PCAOB to Look at Reasons Behind Audit Firm Firings

A member of the Public Company Accounting Oversight Board (PCAOB) put corporate America on notice this week, announcing that if a company fires its auditor, the Board is going to want to know why.

After the accounting scandals of recent years, the PCAOB is going to be suspicious that auditors are being fired because they are unwilling to sign off on accounting that pushes the boundaries of acceptable practice.

Charles D. Niemeier issued the warning while participating in a panel discussion at the Directors' Institute on Corporate Governance in Boston, earlier this week.

Niemeier’s comments, reported by the Associated Press, focused on the relationship between audit committees and corporate boards, which has undergone fundamental changes due to the 2002 Sarbanes-Oxley Act. The PCAOB was created by the act to oversee the auditing of publicly held companies.

The act also put responsibility of hiring independent auditors on the shoulders of corporate audit committees who also receive audit reports.

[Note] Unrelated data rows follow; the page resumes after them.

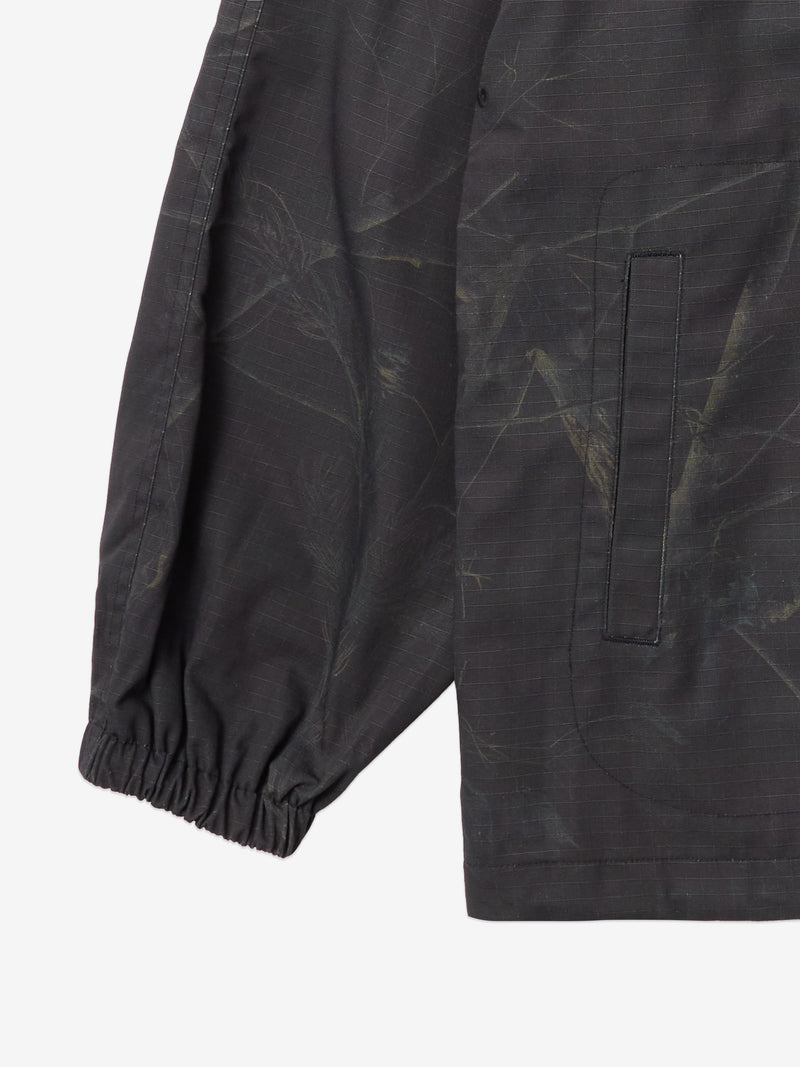 Tree Camo Anorak - Midnight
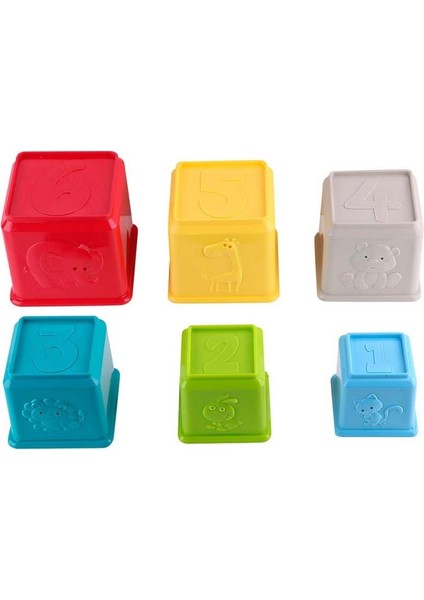 Eğitici Renkli Kaplar Zoo fırsatları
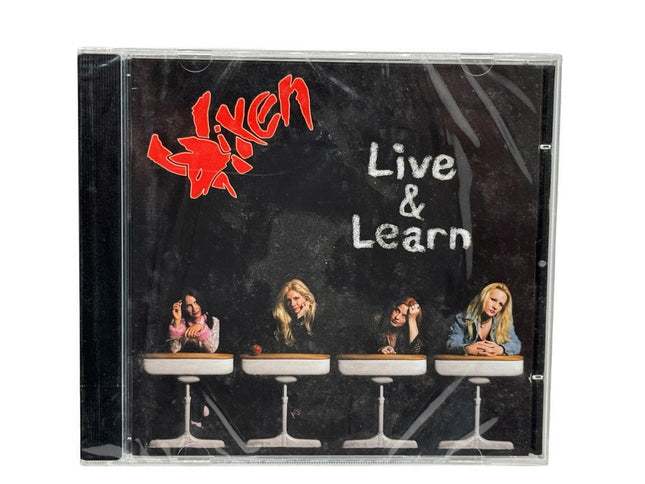 Vixen - Live & Learn CD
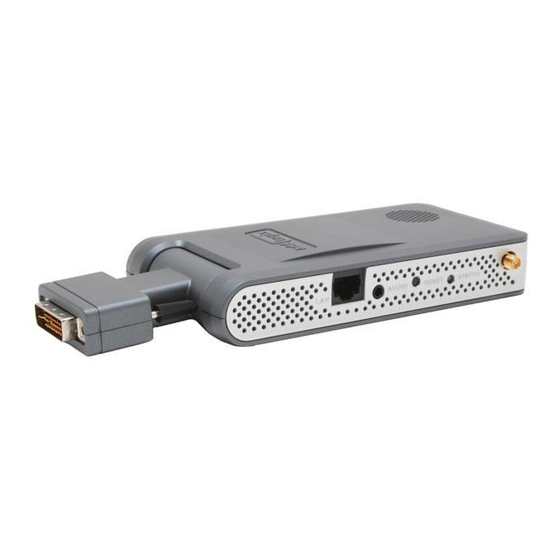 Addlogix EchoView EchoView - Wireless Video Adapter Owner's Manual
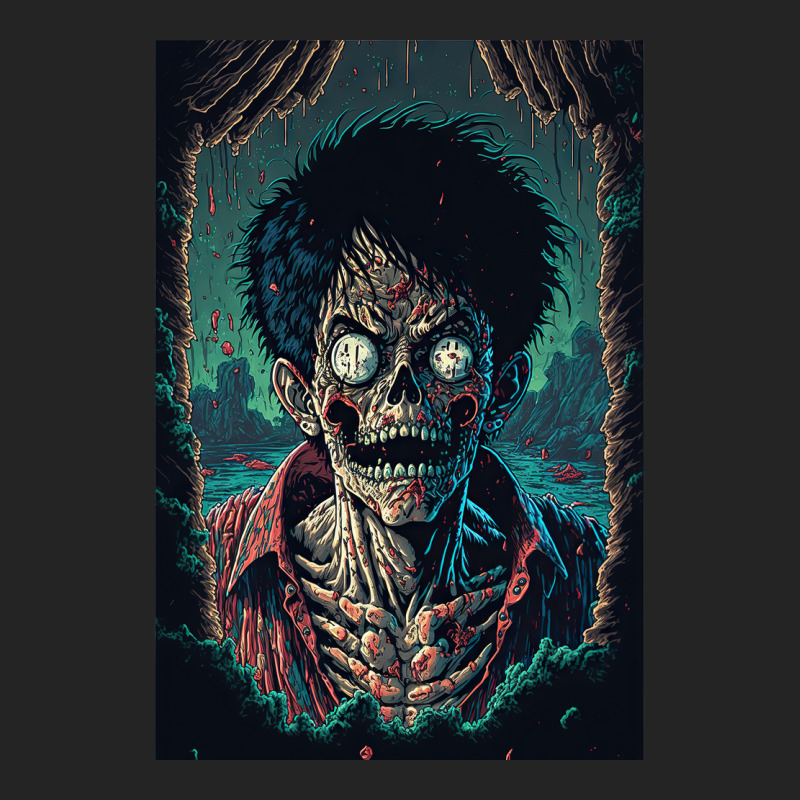 Zombie Luffy 3/4 Sleeve Shirt | Artistshot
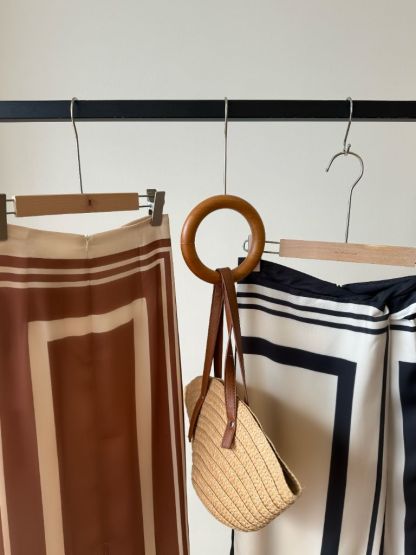 Wrenley Geometric Draped Skirt (Top to purchase seperately)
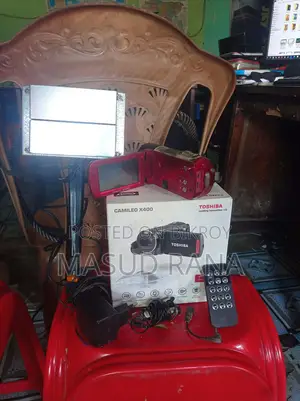Toshiba Camileo X400 Full HD Video Camera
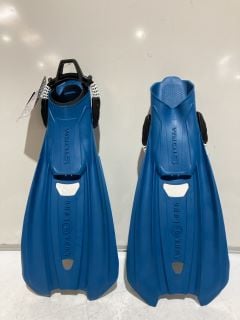 AQUALUNG STORM MAX DIVING FINS - PETROL SIZE M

The PCAOB has recently begun inspections of the nation’s Big Four accounting firms and will be looking closely at every firm that audits publicly held companies as part of a sweeping registration and inspection effort. Domestic audit firms have until Oct. 22 to register with the PCAOB.

Dow Jones Newswires reported that some of the recent accounting scandals began with what Niemeier called "earnings management."

"Be very, very careful when you hear that," he said. "It may not be painful to anyone but you. The most important thing is to actually deal with it and confront it. Don’t let it be buried."

Niemeier acknowledged the inherently adversarial relationship that corporate officers and boards have with their auditors, but said that despite these clashes, "there are plenty of times (companies) wanted to change auditors because they weren't being given the answer they wanted."